Were Job’s Children Incestuous?

And his sons feasted in the house of each one on his day (1). And they sent and called their three sisters to eat and to drink with them (2). And it happened, when the days of feasting (3) had gone around, Job would send and sanctify them. And he would rise early in the morning and offer burnt sacrifices according to all their number. For Job said, it may be that my sons have sinned, and cursed God in their hearts. This Job always did. ~Job 1:4-5

Job’s sons sinned in at least 3 ways in this opening chapter of the story of Job. To feast ‘on his day’ meant to celebrate his own birthday, which was not done by God’s people. Celebrating birthdays was a pagan practice. They sent for their sisters to eat and drink with them. The word for drink here connotes ‘drunk’ or ‘drunkard’, which was admonished in the Old Testament. Finally, feasting was a sin if not done specifically on one of the holy days set apart in the oral Torah. Job, being a righteous and blameless man, offered sacrifice for each of his children in case they sinned or also cursed God in their hearts.

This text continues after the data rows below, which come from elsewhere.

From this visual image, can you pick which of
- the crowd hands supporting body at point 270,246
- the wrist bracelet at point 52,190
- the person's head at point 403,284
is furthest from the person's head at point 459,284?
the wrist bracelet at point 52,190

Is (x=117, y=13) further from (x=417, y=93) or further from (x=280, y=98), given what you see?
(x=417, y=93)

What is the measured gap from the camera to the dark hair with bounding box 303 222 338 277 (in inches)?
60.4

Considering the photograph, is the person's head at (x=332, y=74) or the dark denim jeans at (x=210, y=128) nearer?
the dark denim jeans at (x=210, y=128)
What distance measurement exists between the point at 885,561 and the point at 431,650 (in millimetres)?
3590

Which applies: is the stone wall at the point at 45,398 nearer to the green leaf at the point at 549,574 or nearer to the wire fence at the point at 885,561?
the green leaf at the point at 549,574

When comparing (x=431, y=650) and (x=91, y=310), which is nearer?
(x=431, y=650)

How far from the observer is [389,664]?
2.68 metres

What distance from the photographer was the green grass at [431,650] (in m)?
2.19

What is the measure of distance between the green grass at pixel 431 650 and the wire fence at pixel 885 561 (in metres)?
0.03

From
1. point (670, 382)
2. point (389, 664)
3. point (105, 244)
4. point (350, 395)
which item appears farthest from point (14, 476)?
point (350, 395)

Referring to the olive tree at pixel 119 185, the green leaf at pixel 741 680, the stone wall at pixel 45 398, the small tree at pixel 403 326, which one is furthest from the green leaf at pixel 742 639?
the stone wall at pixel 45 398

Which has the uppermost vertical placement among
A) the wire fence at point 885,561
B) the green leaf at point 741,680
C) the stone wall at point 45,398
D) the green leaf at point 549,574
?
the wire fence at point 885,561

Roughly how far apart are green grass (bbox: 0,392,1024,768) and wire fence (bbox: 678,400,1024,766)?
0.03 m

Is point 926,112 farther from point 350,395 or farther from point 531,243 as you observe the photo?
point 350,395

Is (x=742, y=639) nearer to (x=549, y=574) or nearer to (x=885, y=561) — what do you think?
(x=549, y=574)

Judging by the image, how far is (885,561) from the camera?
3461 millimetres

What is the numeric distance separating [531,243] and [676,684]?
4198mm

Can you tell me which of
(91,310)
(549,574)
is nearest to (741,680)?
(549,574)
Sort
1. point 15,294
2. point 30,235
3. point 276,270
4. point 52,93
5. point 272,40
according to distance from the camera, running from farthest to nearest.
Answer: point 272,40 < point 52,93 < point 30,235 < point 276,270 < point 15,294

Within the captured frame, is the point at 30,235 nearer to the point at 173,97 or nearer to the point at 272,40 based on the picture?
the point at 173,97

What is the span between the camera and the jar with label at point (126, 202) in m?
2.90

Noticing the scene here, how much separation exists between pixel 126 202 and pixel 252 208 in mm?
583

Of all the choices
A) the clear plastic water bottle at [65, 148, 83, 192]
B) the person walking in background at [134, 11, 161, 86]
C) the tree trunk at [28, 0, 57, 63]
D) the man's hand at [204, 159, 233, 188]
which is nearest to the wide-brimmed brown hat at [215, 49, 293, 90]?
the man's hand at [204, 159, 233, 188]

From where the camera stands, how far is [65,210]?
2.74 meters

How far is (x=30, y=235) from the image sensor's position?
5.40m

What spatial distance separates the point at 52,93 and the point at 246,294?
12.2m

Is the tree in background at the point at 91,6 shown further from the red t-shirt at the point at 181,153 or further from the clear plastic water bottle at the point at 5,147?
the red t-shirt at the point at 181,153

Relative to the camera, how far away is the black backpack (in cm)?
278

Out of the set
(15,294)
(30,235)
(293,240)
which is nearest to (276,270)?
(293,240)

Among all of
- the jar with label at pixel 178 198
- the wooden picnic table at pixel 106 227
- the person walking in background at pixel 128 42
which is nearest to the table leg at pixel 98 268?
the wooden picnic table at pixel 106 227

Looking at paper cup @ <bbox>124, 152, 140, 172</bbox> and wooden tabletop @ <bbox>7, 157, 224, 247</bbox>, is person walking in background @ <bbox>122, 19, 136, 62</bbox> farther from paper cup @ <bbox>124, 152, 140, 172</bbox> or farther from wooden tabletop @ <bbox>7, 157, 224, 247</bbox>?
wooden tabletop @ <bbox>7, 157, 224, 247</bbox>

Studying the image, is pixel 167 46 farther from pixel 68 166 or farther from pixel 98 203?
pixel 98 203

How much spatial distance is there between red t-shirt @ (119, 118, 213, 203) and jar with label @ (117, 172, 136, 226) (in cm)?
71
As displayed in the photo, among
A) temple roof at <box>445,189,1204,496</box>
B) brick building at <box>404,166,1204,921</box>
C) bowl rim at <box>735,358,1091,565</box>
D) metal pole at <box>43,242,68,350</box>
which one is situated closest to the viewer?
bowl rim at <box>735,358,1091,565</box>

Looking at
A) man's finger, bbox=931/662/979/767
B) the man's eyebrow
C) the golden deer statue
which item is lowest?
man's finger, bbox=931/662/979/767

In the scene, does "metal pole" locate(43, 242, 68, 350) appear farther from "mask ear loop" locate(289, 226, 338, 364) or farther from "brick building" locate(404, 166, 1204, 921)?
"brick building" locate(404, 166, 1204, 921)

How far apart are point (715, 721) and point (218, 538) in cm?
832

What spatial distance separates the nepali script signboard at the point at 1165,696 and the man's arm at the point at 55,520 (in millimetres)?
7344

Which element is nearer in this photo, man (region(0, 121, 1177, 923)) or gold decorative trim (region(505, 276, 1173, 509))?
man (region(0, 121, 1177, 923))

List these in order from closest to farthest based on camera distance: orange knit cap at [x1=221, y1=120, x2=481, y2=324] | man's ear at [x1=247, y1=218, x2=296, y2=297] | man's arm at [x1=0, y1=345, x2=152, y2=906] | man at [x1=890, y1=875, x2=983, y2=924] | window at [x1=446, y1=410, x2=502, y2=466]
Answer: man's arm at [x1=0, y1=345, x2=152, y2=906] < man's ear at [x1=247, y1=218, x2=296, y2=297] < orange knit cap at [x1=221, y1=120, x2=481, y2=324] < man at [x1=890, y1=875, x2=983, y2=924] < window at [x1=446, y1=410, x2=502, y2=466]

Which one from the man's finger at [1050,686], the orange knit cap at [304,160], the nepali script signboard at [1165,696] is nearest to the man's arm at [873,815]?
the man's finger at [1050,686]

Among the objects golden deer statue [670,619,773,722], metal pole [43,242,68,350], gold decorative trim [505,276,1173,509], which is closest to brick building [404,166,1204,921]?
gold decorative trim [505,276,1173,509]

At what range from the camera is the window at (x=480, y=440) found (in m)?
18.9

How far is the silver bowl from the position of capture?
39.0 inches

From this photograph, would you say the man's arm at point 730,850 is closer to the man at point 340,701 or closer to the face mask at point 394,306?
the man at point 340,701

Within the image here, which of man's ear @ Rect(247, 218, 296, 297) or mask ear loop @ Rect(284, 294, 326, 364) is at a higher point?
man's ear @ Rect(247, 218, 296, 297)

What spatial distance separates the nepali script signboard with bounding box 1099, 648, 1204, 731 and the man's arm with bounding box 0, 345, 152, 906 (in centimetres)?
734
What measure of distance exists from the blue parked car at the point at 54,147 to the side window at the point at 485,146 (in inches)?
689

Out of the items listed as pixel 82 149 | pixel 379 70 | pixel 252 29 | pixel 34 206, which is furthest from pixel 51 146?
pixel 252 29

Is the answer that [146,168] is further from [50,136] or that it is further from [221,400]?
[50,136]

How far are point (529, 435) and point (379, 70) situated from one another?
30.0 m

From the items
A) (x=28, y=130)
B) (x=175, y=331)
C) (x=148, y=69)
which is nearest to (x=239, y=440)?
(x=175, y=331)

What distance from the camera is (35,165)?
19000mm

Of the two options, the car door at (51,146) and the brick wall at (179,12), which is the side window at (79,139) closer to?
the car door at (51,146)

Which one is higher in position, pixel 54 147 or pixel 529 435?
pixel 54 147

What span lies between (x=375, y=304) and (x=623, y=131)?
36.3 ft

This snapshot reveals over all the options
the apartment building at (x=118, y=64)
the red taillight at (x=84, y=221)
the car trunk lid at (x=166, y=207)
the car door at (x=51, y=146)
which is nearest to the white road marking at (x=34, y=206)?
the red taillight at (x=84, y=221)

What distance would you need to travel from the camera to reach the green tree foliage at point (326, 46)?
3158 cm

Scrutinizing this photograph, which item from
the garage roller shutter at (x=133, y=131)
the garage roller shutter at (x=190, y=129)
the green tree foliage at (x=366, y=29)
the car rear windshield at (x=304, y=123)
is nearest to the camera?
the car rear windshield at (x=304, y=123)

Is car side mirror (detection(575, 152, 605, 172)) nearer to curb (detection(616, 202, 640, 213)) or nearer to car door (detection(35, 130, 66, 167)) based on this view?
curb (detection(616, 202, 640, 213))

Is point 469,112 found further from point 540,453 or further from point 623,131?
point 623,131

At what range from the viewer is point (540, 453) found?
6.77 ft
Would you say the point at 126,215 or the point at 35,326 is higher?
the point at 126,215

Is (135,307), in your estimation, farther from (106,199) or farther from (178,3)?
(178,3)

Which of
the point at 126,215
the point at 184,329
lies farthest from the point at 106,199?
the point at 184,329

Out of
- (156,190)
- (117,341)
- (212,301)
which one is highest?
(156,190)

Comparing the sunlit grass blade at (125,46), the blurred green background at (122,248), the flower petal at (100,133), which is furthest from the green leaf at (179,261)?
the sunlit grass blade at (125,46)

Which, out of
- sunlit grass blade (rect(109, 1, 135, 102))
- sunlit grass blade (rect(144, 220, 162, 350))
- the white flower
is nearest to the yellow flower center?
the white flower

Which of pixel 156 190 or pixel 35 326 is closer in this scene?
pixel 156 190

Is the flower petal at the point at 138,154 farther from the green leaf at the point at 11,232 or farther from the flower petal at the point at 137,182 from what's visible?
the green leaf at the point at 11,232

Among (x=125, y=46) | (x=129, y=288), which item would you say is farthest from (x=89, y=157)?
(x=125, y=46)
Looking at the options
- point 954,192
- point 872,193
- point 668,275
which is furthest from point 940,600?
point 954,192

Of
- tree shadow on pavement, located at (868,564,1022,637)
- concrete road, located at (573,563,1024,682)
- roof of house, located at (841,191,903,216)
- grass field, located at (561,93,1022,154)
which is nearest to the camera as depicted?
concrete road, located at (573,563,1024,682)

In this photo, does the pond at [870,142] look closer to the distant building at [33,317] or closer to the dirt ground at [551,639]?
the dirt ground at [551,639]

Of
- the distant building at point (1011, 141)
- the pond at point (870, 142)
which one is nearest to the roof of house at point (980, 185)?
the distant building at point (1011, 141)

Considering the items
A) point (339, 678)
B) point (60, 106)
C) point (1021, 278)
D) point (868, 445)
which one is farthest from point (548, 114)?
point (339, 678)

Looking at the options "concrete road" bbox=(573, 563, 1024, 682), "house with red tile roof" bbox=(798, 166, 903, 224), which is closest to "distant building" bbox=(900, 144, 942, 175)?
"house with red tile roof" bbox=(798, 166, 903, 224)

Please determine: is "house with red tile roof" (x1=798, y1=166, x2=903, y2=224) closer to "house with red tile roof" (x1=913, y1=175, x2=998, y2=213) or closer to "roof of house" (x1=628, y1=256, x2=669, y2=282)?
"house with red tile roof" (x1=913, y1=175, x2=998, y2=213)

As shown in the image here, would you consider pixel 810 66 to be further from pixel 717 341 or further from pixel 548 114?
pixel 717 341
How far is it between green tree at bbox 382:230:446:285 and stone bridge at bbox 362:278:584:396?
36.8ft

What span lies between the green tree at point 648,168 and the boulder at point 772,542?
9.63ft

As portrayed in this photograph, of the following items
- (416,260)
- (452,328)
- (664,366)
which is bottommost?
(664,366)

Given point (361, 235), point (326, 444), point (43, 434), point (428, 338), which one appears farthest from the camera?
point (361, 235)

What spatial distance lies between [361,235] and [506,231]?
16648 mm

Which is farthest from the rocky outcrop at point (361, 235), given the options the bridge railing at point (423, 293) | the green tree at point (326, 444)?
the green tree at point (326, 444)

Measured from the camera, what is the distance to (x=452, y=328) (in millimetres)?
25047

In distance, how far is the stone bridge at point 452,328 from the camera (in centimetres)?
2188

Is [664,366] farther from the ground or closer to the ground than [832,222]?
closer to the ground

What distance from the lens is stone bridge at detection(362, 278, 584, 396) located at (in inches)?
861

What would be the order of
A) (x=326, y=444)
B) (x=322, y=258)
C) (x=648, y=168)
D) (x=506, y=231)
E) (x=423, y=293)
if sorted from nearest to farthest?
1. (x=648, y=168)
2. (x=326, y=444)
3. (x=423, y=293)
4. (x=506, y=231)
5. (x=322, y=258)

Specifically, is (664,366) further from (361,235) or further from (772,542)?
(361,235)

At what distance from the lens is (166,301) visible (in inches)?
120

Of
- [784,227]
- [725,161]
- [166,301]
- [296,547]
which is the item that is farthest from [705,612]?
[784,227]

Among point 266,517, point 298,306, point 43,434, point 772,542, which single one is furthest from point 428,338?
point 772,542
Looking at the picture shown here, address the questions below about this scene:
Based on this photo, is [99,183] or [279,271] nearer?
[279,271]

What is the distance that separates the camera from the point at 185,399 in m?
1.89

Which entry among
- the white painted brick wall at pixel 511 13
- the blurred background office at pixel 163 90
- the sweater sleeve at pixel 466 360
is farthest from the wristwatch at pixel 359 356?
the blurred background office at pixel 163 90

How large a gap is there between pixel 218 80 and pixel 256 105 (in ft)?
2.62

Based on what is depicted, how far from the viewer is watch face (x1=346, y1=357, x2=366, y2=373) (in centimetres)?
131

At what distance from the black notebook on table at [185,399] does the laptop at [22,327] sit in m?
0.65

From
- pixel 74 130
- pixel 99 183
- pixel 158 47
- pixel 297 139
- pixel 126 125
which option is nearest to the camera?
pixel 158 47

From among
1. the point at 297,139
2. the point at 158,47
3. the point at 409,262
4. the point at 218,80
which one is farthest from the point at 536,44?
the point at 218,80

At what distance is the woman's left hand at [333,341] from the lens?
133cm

It makes me wonder what else Job’s sons and his daughters did together. I think this passage implies that they might have practiced incest with each other because if you are partying unlawfully with food and imbibing excessive drink with serial sinful feasts, why would you not also commit sexual immorality?

Interestingly, the story only states that Job’s sons were killed when their house fell on them, not his daughters. Just as his wife also was never harmed.

Job was a lone man serving God. He had more riches than anyone which made him the ‘greatest son of the east’. Yet he appears to have had no one near him, family or friends, who believed in or worshiped YHWH as he did. Job is an example for us of loneliness, suffering, and God’s redemption.